129.34.20.19 - - [06/Oct/2003:13:28:52 -0700] "GET /Blah_EIGHTY_EIGHT.html HTTP/1.1" 200 2392 "-" "Crawl_Application" What are your experiences with Crawl_Application?
Is this random selection of indices indicative of C_A?
Has anyone heard more on IBM's Master Plan?
Thanks.
Pendanticist.
I read that earlier, but forgot to delete the question when I decided not to convolute the thread. <blush>
My site's been in DMOZ since '97 (I think) and just about every directory/database/Search Engine (past/present) and have been manually reading my access_log files ever since too. In other words, I've seen methodical patterns.
I see other bots run thru my stuff. Most do so in a seemingly pre-defined manner and that's NOT counting the rippers! (Seen 'em nail 15-18 files per second and never blink an eye and so have the rest of you.) So, we know the technology to write a fast, thorough rogue bots is out there to be downloaded and used by just about anyone, right?

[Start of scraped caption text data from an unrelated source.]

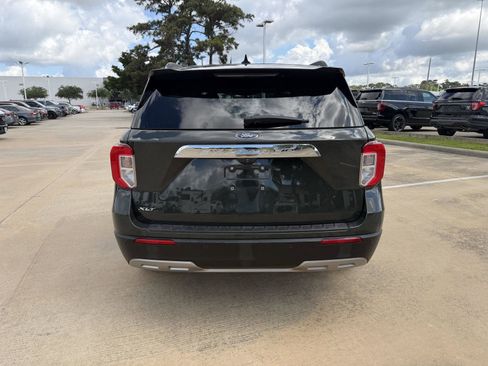 Used 2022 Ford Explorer XLT w/ Equipment Group 202A RWD image 4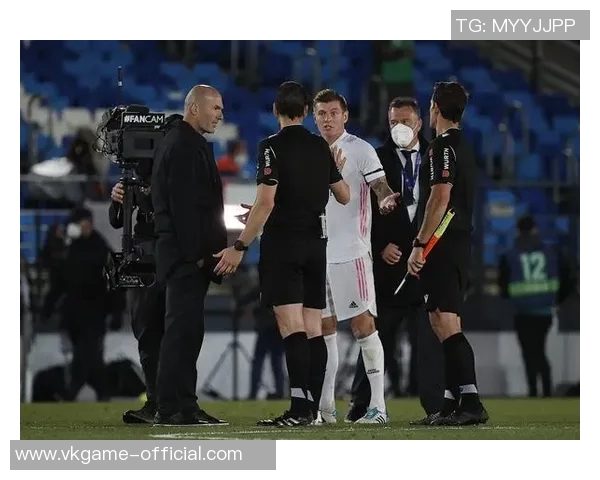 中超精彩对决尤文图斯与马竞战平绝杀时刻引发全场热烈反响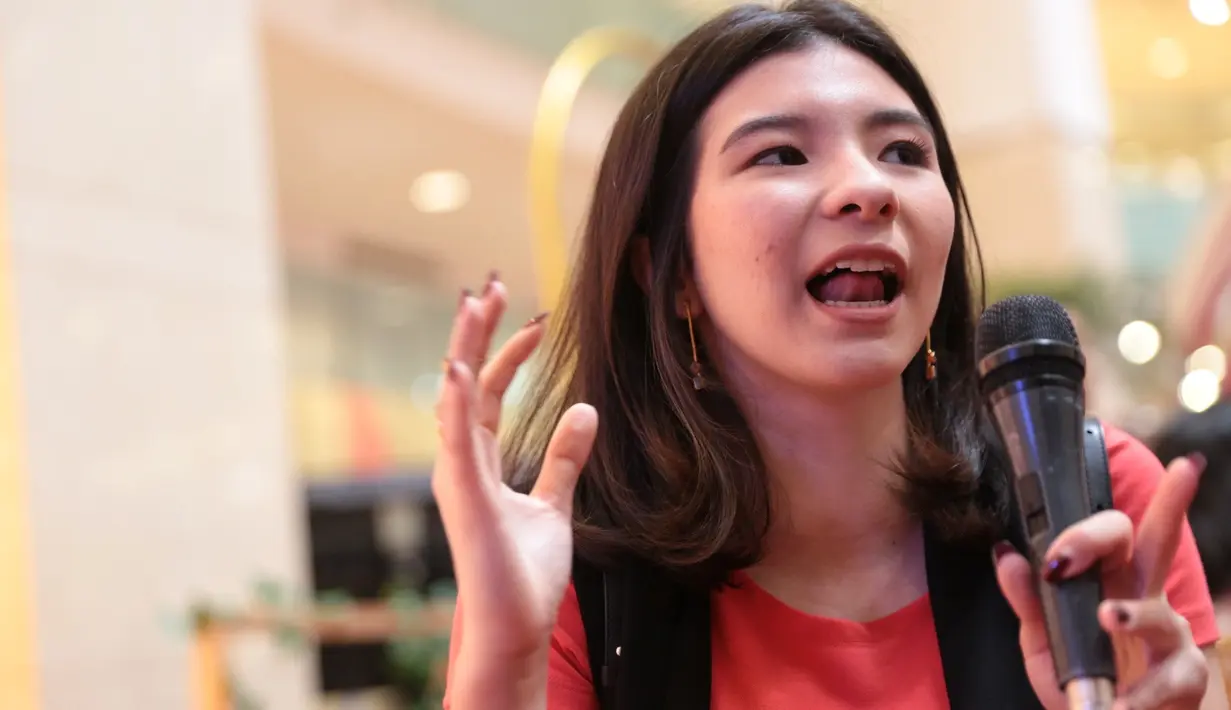 Sudah terbiasa menjalani LDR ternyata Shaloom mengambil keuntungan tersendiri. Menurutnya, ia dan pacar memiliki watu lebih intensif untuk saling bercerita mengenai kegiatan mereka sehari-hari. (Adrian Putra/Bintang.com)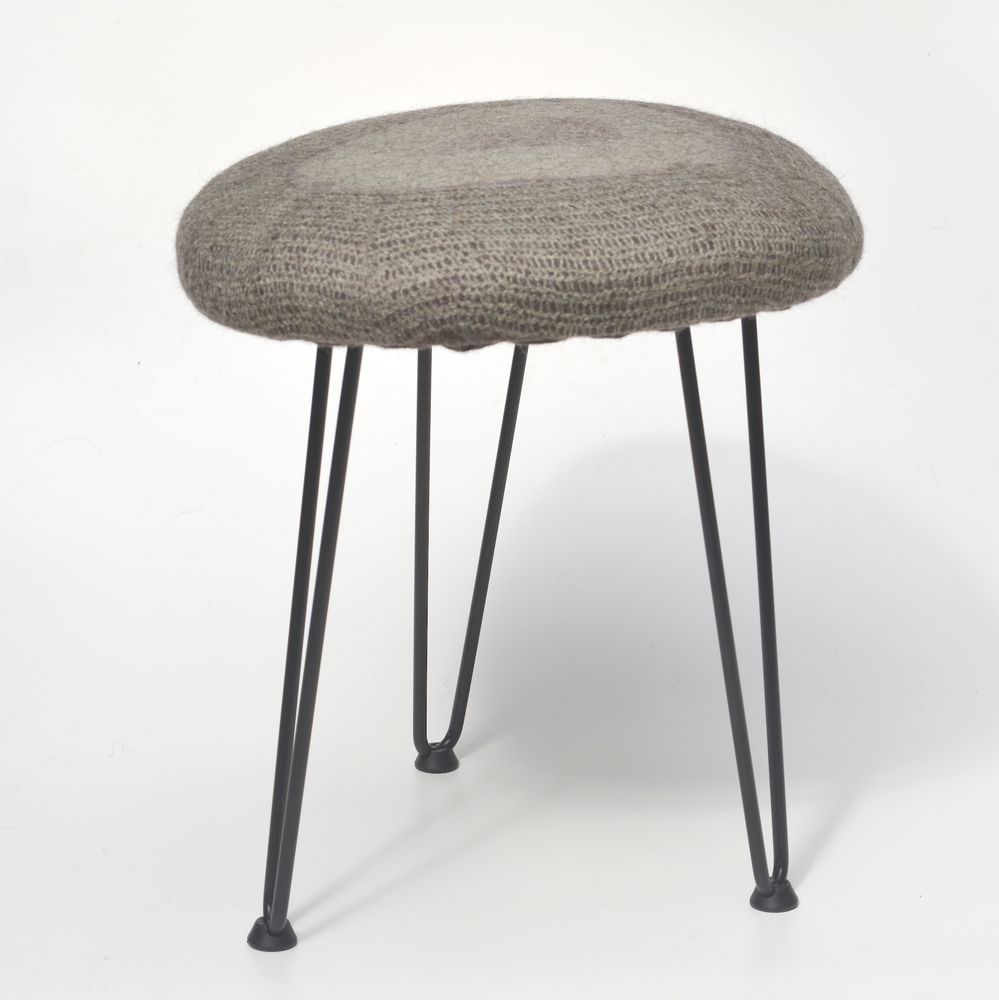 Tissus d'ameublement - Tabouret forme organique en feutre de laine fait-main - GHISLAINE GARCIN MAILLE&FEUTRE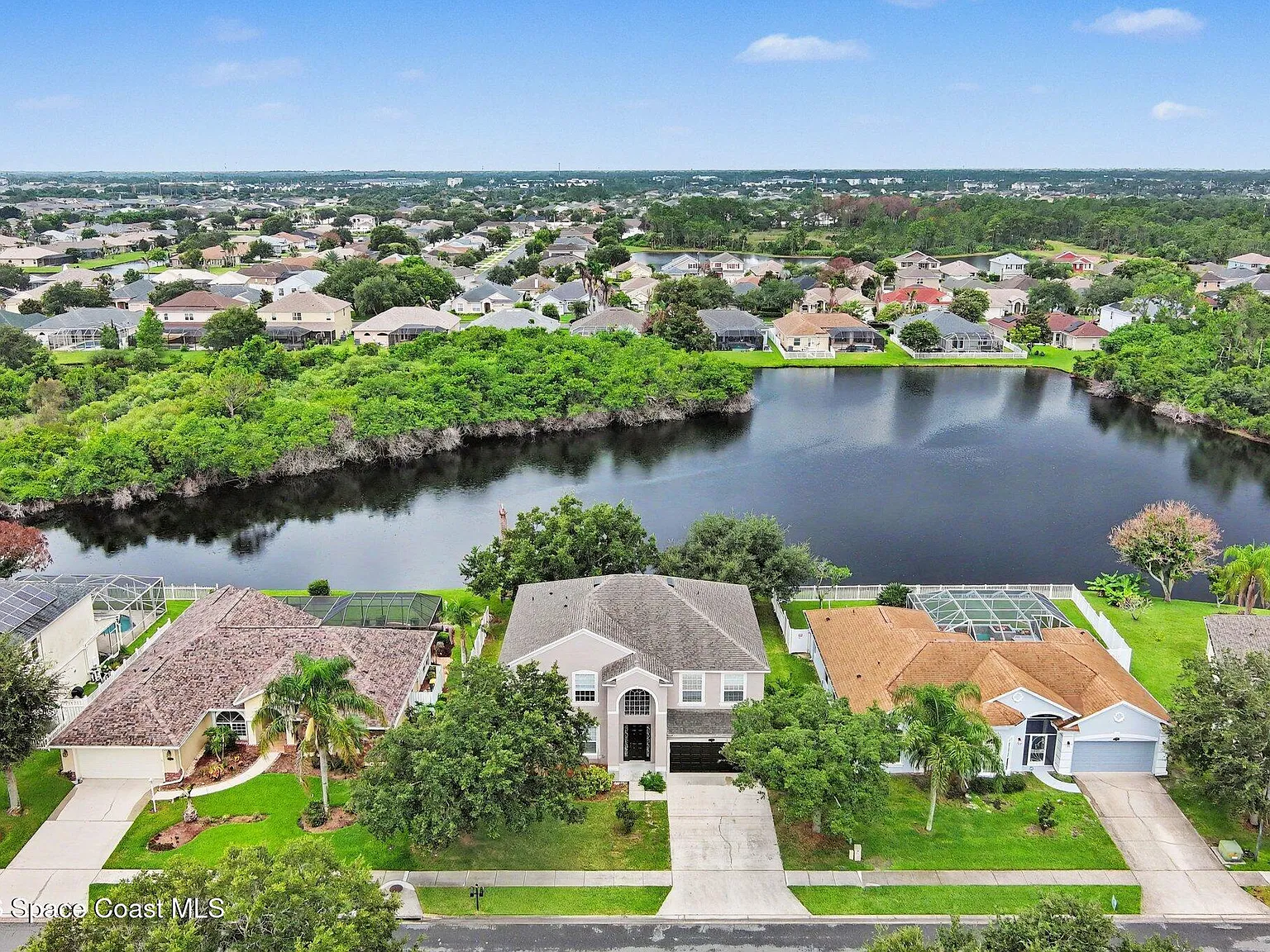 5 bed, 3.0 bath, 3622 sqft, $3,300 — Photo 3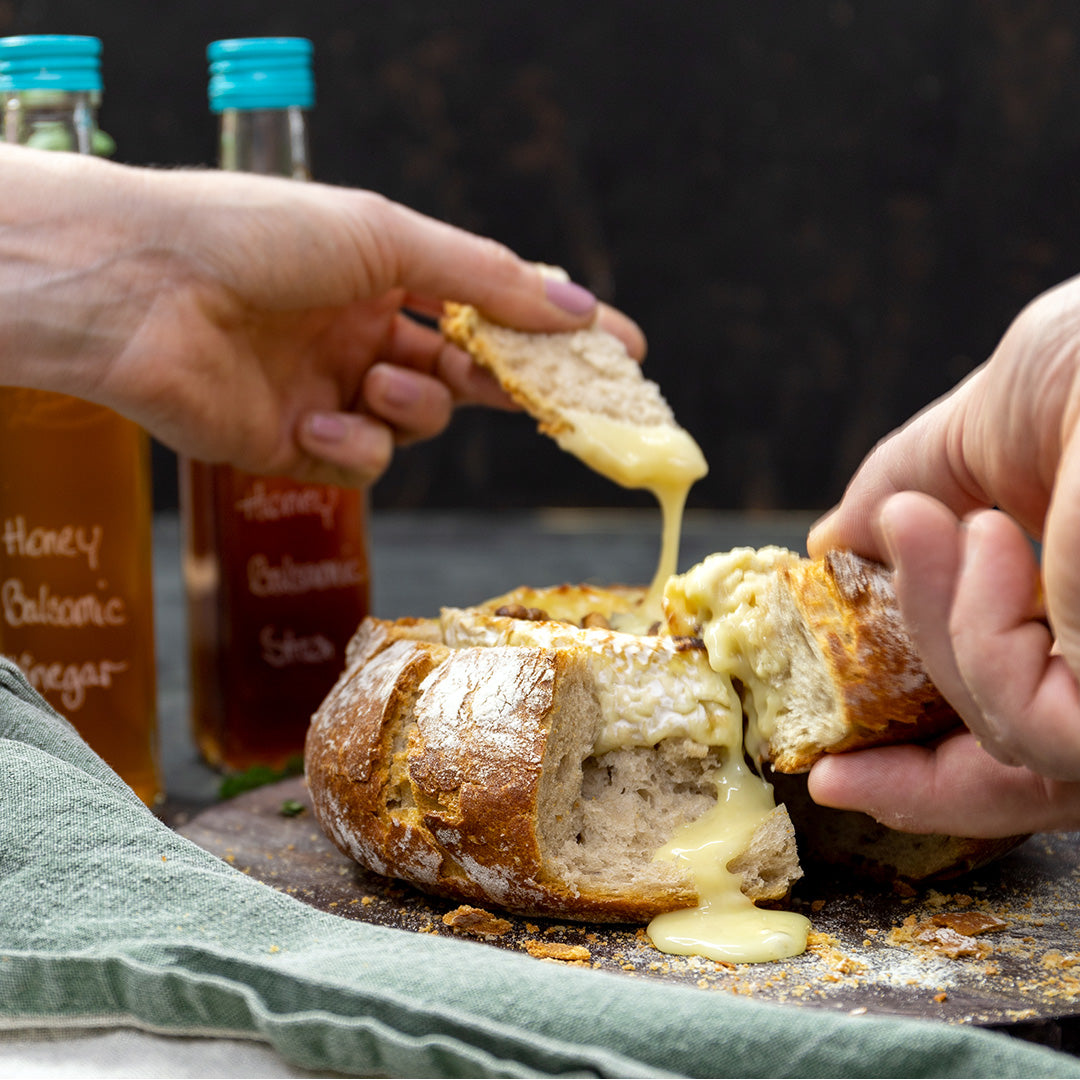 Baked Brie Bread Bowl – vomFASS Ghirardelli Square
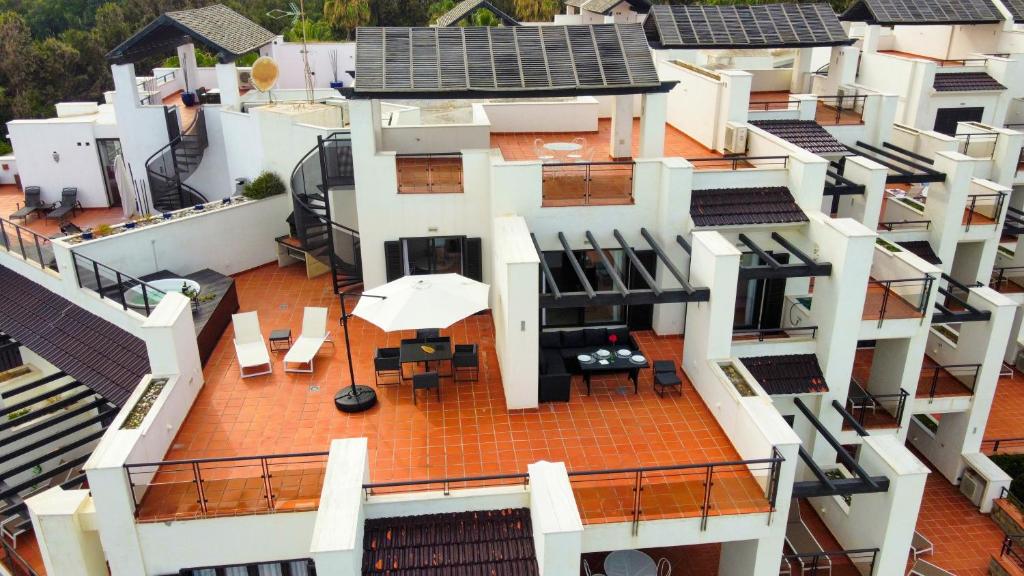 Exclusive luxury frontline beach penthouse Casares del mar - Estepona photo 2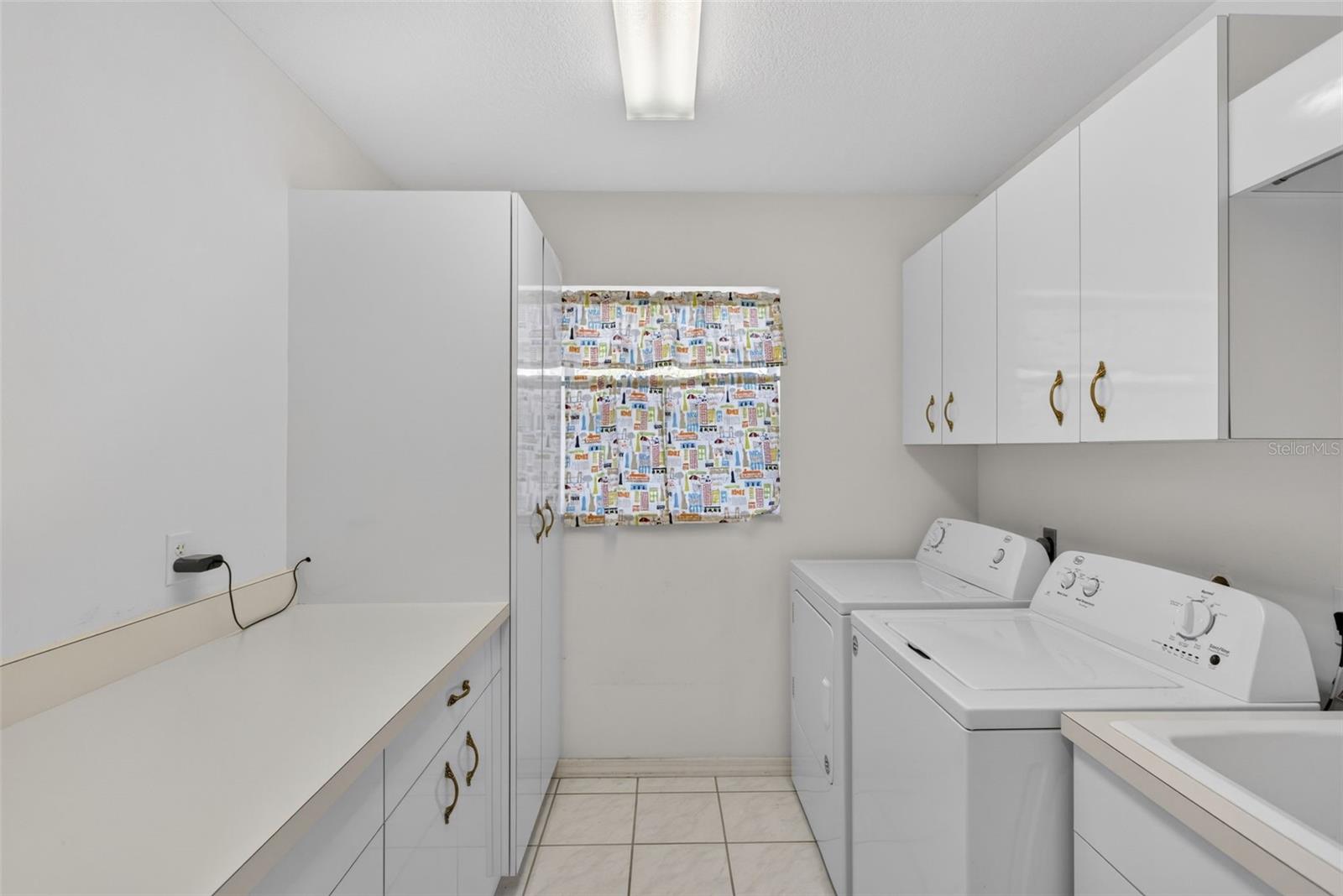 2321 MANASOTA BEACH RD, ENGLEWOOD, FL, 34223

Based on the rate/pace with which C_A has been visiting me, I don't see their work reaching fruition sometime around the turn of the Century.
Pendanticist.
Here's a post from back in 2001 about Clever:
[webmasterworld.com...] Here's another on the same subject: [domino.watson.ibm.com...]
Focused Crawler, is a high-end version of Clever and is described in the w8 site document:
The goal of a focused crawler is to selectively seek out pages that are relevant to a pre-defined set of topics. The topics are specified not using keywords, but using exemplary documents. Rather than collecting and indexing all accessible web documents to be able to answer all possible ad-hoc queries, a focused crawler analyzes its crawl boundary to find the links that are likely to be most relevant for the crawl, and avoids irrelevant regions of the web. This leads to significant savings in hardware and network resources, and helps keep the crawl more up-to-date.
[www8.org...]
IBM's focus was to build a topic-specific library by crawling a small fraction of the Web instead of how SE's do it now. That article makes it appear they are doing the same massive crawling.